11. Prognosis: A Memoir Of My Brain – Sarah Vallance
Sarah Vallance suffered a devastatingly traumatic brain injury when she was thrown from a horse, and told less than a week later, by a neurologist, that her IQ had plummeted and the injury offered no hope of recovery.
So begins the searingly honest and devastating memoir about a woman who believed all hope was lost, and isolated herself away from the outside world with only her dogs for company. She was consumed by fear and anger, no longer sure who she was, until given a small spark of hope that perhaps she could make some recovery after all. Invisible disabilities are all too often dismissed, and Vallance forces us to observe and understand the frustration that comes with being so misunderstood – as well as showing us the joy that comes with small wins too.
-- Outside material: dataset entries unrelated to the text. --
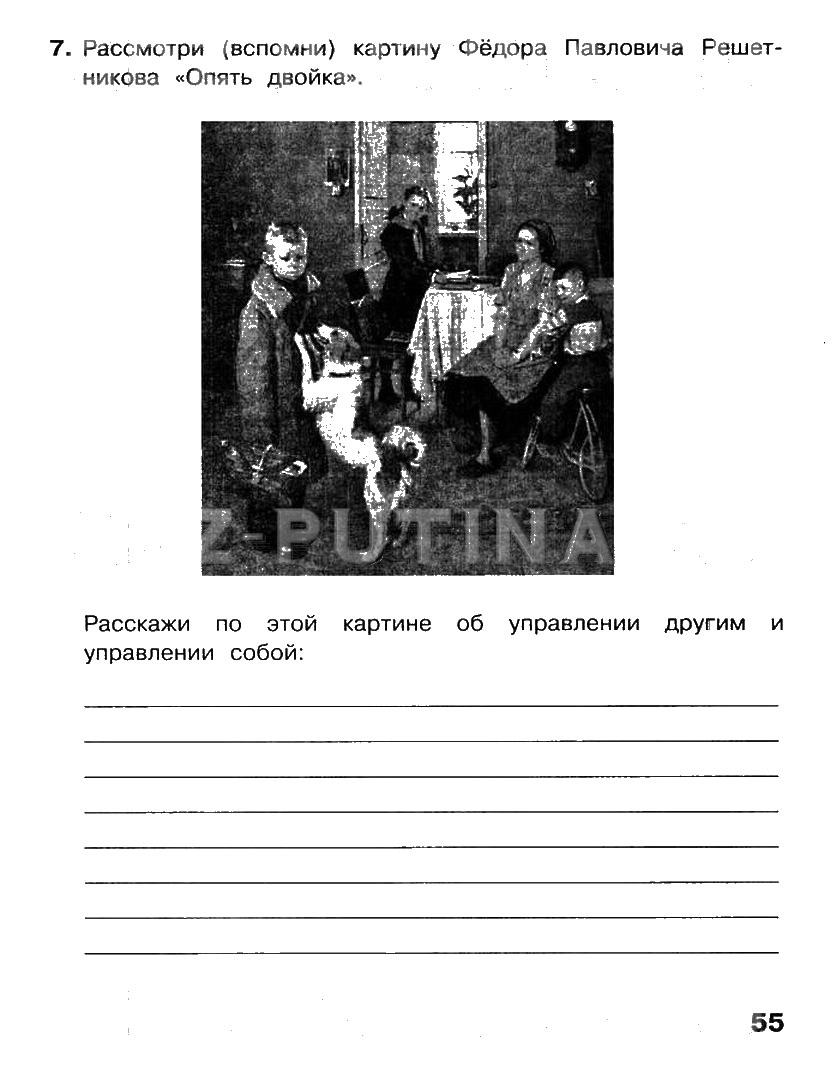 7. Рассмотри (вспомни) картину Фёдора Павловича Решетникова «Опять двойка».

Z-PUTINA

Расскажи по этой картине об управлении другим и управлении собой:

55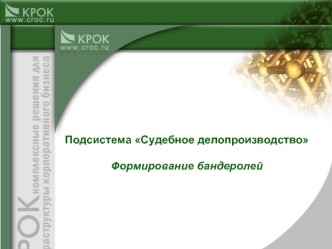 КРОК
www.croc.ru

КРОК
www.croc.ru

РОК комплексные решения для раструктуры корпоративного бизнеса

Подсистема «Судебное делопроизводство»

Формирование бандеролей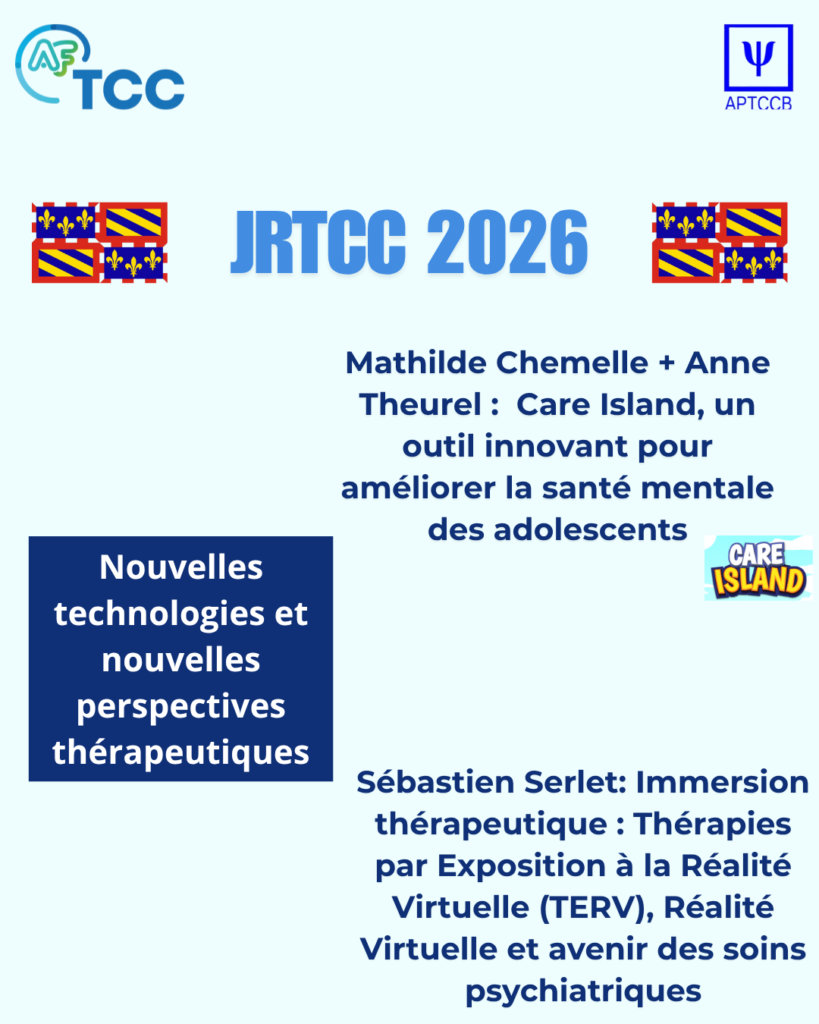 AF TCC

Ψ
APTCCB

JRTCC 2026

Mathilde Chemelle + Anne Theurel : Care Island, un outil innovant pour améliorer la santé mentale des adolescents

CARE ISLAND

Nouvelles technologies et nouvelles perspectives thérapeutiques

Sébastien Serlet: Immersion thérapeutique : Thérapies par Exposition à la Réalité Virtuelle (TERV), Réalité Virtuelle et avenir des soins psychiatriques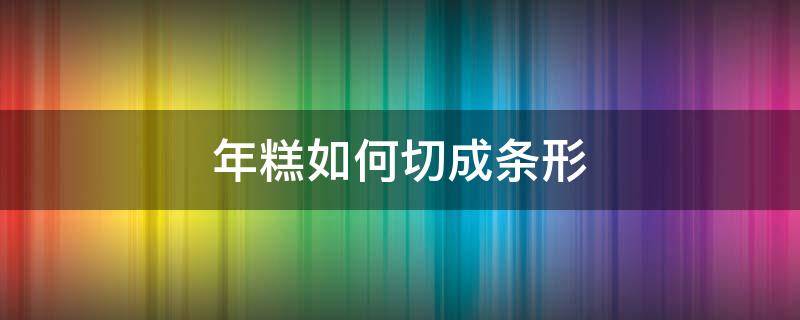 年糕如何切成条形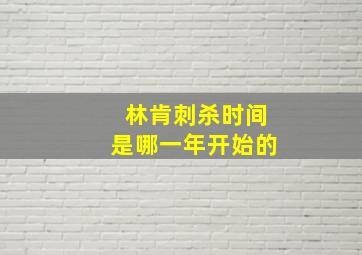 林肯刺杀时间
是哪一年开始的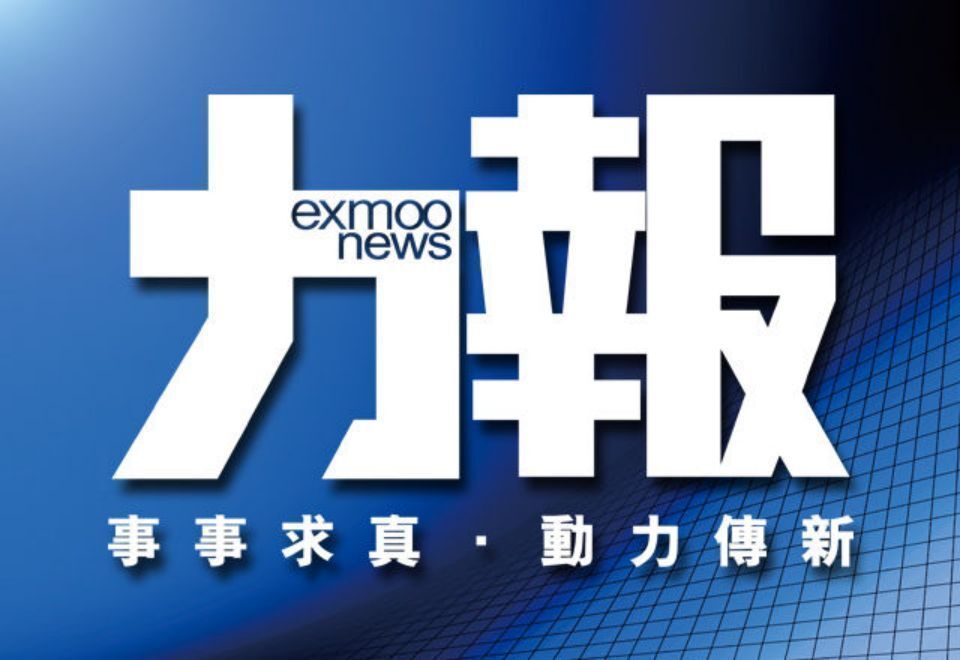 力報
exmoo news
事事求真 · 動力傳新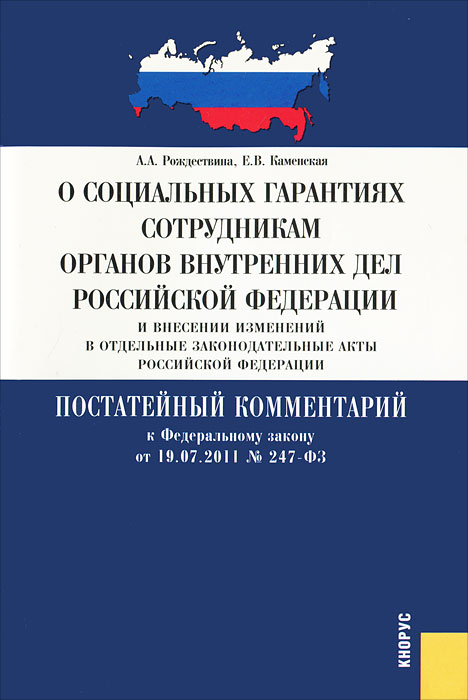 А.А. Рождествина, Е.В. Каменская

О СОЦИАЛЬНЫХ ГАРАНТИЯХ СОТРУДНИКАМ ОРГАНОВ ВНУТРЕННИХ ДЕЛ РОССИЙСКОЙ ФЕДЕРАЦИИ

И ВНЕСЕНИИ ИЗМЕНЕНИЙ В ОТДЕЛЬНЫЕ ЗАКОНОДАТЕЛЬНЫЕ АКТЫ РОССИЙСКОЙ ФЕДЕРАЦИИ

ПОСТАТЕЙНЫЙ КОММЕНТАРИЙ

к Федеральному закону от 19.07.2011 № 247-ФЗ

КНОРУС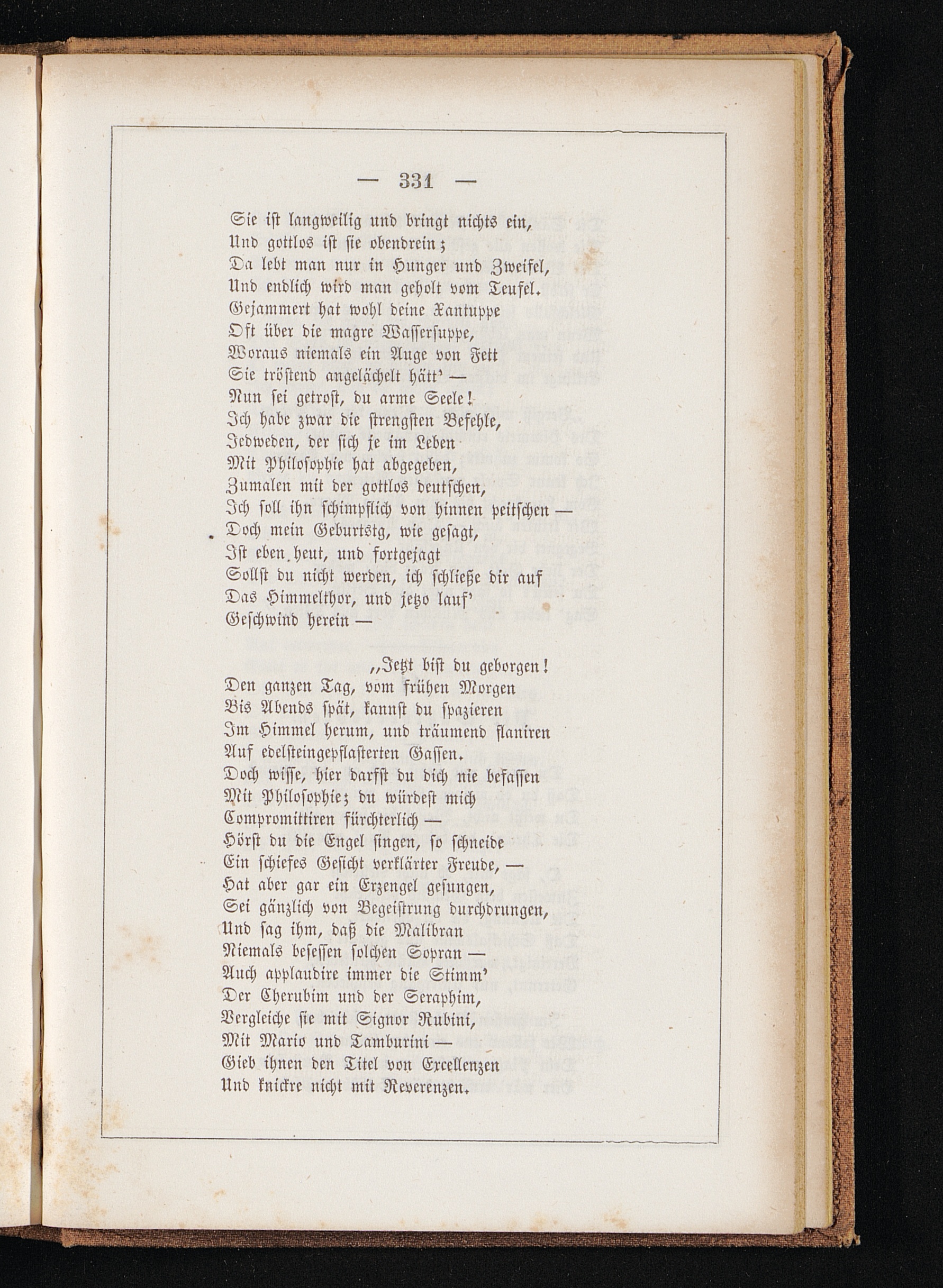 — 331 —

Sie ist langweilig und bringt nichts ein,
Und gottlos ist sie obendrein;
Da lebt man nur in Hunger und Zweifel,
Und endlich wird man geholt vom Teufel.
Gejammert hat wohl deine Xantuppe
Oft über die magre Wassersuppe,
Woraus niemals ein Auge von Fett
Sie tröstend angelächelt hätt' —
Nun sei getrost, du arme Seele!
Ich habe zwar die strengsten Befehle,
Jedweden, der sich je im Leben
Mit Philosophie hat abgegeben,
Zumalen mit der gottlos deutschen,
Ich soll ihn schimpflich von hinnen peitschen —
Doch mein Geburtstg, wie gesagt,
Ist eben heut, und fortgejagt
Sollst du nicht werden, ich schließe dir auf
Das Himmelthor, und jetzo lauf'
Geschwind herein —

„Jetzt bist du geborgen!
Den ganzen Tag, vom frühen Morgen
Bis Abends spät, kannst du spazieren
Im Himmel herum, und träumend flaniren
Auf edelsteingepflasterten Gassen.
Doch wisse, hier darfst du dich nie befassen
Mit Philosophie; du würdest mich
Compromittiren fürchterlich —
Hörst du die Engel singen, so schneide
Ein schiefes Gesicht verklärter Freude, —
Hat aber gar ein Erzengel gesungen,
Sei gänzlich von Begeistrung durchdrungen,
Und sag ihm, daß die Malibran
Niemals besessen solchen Sopran —
Auch applaudire immer die Stimm'
Der Cherubim und der Seraphim,
Vergleiche sie mit Signor Rubini,
Mit Mario und Tamburini —
Gieb ihnen den Titel von Excellenzen
Und knickre nicht mit Reverenzen.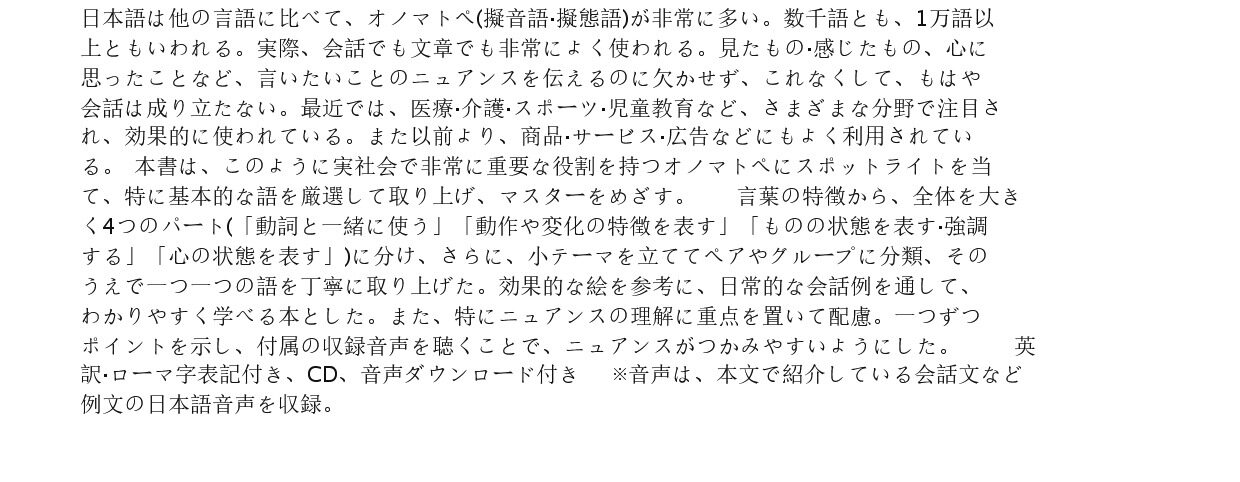 日本語は他の言語に比べて、オノマトペ(擬音語·擬態語)が非常に多い。数千語とも、1万語以上ともいわれる。実際、会話でも文章でも非常によく使われる。見たもの·感じたもの、心に思ったことなど、言いたいことのニュアンスを伝えるのに欠かせず、これなくして、もはや会話は成り立たない。最近では、医療·介護·スポーツ·児童教育など、さまざまな分野で注目され、効果的に使われている。また以前より、商品·サービス·広告などにもよく利用されている。 本書は、このように実社会で非常に重要な役割を持つオノマトペにスポットライトを当て、特に基本的な語を厳選して取り上げ、マスターをめざす。 言葉の特徴から、全体を大きく4つのパート(「動詞と一緒に使う」「動作や変化の特徴を表す」「ものの状態を表す·強調する」「心の状態を表す」)に分け、さらに、小テーマを立ててペアやグループに分類、そのうえで一つ一つの語を丁寧に取り上げた。効果的な絵を参考に、日常的な会話例を通して、わかりやすく学べる本とした。また、特にニュアンスの理解に重点を置いて配慮。一つずつポイントを示し、付属の収録音声を聴くことで、ニュアンスがつかみやすいようにした。 英訳·ローマ字表記付き、CD、音声ダウンロード付き ※音声は、本文で紹介している会話文など例文の日本語音声を収録。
12. The Dressmaker’s Gift – Fiona Valpy
Valpy is another prolific Kindle Unlimited author, but her focus is on beautifully crafted historical novels. In 1940s, German-occupied Paris, Mireille, Claire and Vivienne are just trying to survive; but Mireille is involved in the resistance, Claire has been seduced by a German officer and Vivienne’s secrets can’t even be shared with her friends. They are loyal to one another, but will the pressure of the war tear them apart?
The Dressmaker’s Gift is the story of three young women stuck in an impossible situation, and of their families, who are trying to unravel the history that came from some difficult decisions the women had to make.